* _Assignment 1_: Update the double skin façade excerpt from the part that opens with the words "Figure 1. Sectional" through the words "versus acoustic fabric-wrapped).", putting "sun-shading blinds" in place of "shading louvers".
* _Assignment 2_: According to the double skin façade excerpt, how much lower is the average sound pressure level when sound absorbing louvers are used instead of the standard shading system?

* _Selected extract_:
────────────────────────────────────────
For these reasons, there are several studies on the acoustical performance of building façade components such as lintels and louvers. Lintels and louvers seldom achieve acoustical performance, but significant acoustical improvement occurs with an absorbent surface. Louvers with ventilation openings are proven to reduce noise transmission by blocking the direct sound propagation. Particularly, absorptive materials applied to the underside of louver slats can attenuate the indirect reflected path. Noise reduction of louvers is valid at the higher frequencies of sound rather than at lower sound frequencies due to sound diffraction [9]. Thin and rigid screens placed on the walls of a tall building were simulated to predict noise attenuation from the direct sound incidence [10]. Sound absorbing shading systems applied to building façades reduce the average sound pressure level (SPL) of 5 or 6 dB when sound absorbing louvers are used compared to the standard shading system [11]. An extruding building balcony was tested for acoustical insertion loss using a multi-story scale model depending on geometrical variables such as a floor width-to-depth ratio and canopy ceiling angles [12,13]. A wide range of noise control devices in naturally-ventilated buildings was investigated with fins, lintels, screens, protrusions, resonant devices, balconies, plenum windows, and double-wall plenum structures with air vents [14].
However, it is crucial to understand the coinciding environmental conflicts between outdoor air inflow and noise transmission via ventilation openings. To achieve the environmental requirements of ventilation performance and noise reduction in naturally-ventilated buildings, this study is intended to employ the environmental benefits of double skin façades including (1) air cavity and air vents between two layers of glass that create micro-climate conditions depending on outdoor climate conditions; (2) adjustable shading louvers that avoid direct solar radiation as thermal barriers; (3) air cavity volume that acts as noise barriers against outdoor noise transmission; and (4) curtain wall glazing systems that offer full visual accessibility to outdoor environments [15–24].
In general, Figure 1 shows hypothetical airflow patterns inside DSF air cavities. Depending on air vent configurations, the air coming in via air inlets is intended to travel to other air vents vertically through the air cavity, that generally allows three modes of airflow patterns such as outside-ventilated (airflow pattern 1), inside-ventilated (airflow pattern 2), and hybrid-ventilated (airflow patterns 3 through 5) [24]. Through vertical air movement by the stack effect, the air cavity is expected to dissipate excessive heat as well as to dilute concentrated indoor air pollutants. In this study, a DSF mock-up set-up and a preliminary CFD simulation study are designed based on schemes of hybrid ventilated ones (airflow patterns 4 and 5) as available configurations of air vents.
Figure 1. Sectional drawings of hypothetical airflow patterns inside DSF air cavity.
Figure 2 shows an actual DSF building façade, which is comprised of the air cavity, vertical shading louvers, and air vents. Under the assumption that transmitted noise travels through DSF air vents and air cavity during the intermediate seasons suitable for natural ventilation, this mock-up study is designed with several control variables: (1) the percentage of air vent open surface area (e.g., 100% versus 40%); (2) type of shading louvers (e.g., vertical versus horizontal); (3) orientation of shading louvers (e.g., closed versus open position); and (4) surface material of shading louvers (e.g., wood versus acoustic fabric-wrapped).
────────────────────────────────────────
* _Supplied material_:
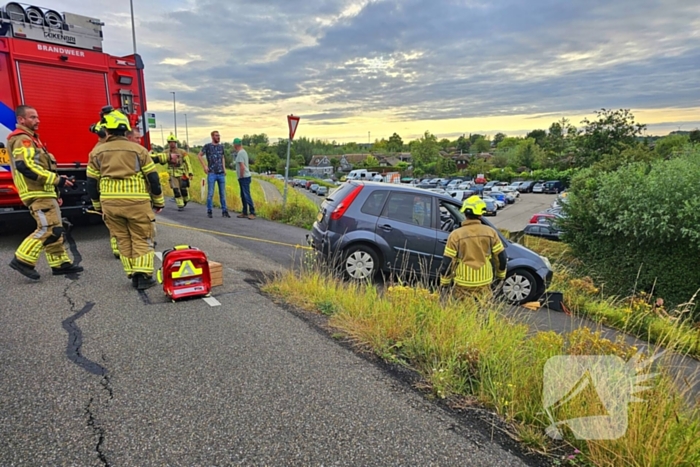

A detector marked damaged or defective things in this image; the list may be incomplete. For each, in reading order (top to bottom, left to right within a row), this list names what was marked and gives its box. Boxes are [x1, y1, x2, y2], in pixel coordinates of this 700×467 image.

cracked road surface [1, 209, 536, 467]
crashed gray suv [308, 181, 556, 306]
────────────────────────────────────────
* _Your solution 1_:
Figure 1. Sectional drawings of hypothetical airflow patterns inside DSF air cavity.
Figure 2 shows an actual DSF building façade, which is comprised of the air cavity, vertical sun-shading blinds, and air vents. Under the assumption that transmitted noise travels through DSF air vents and air cavity during the intermediate seasons suitable for natural ventilation, this mock-up study is designed with several control variables: (1) the percentage of air vent open surface area (e.g., 100% versus 40%); (2) type of sun-shading blinds (e.g., vertical versus horizontal); (3) orientation of sun-shading blinds (e.g., closed versus open position); and (4) surface material of sun-shading blinds (e.g., wood versus acoustic fabric-wrapped).

* _Your solution 2_: 5 or 6 dB.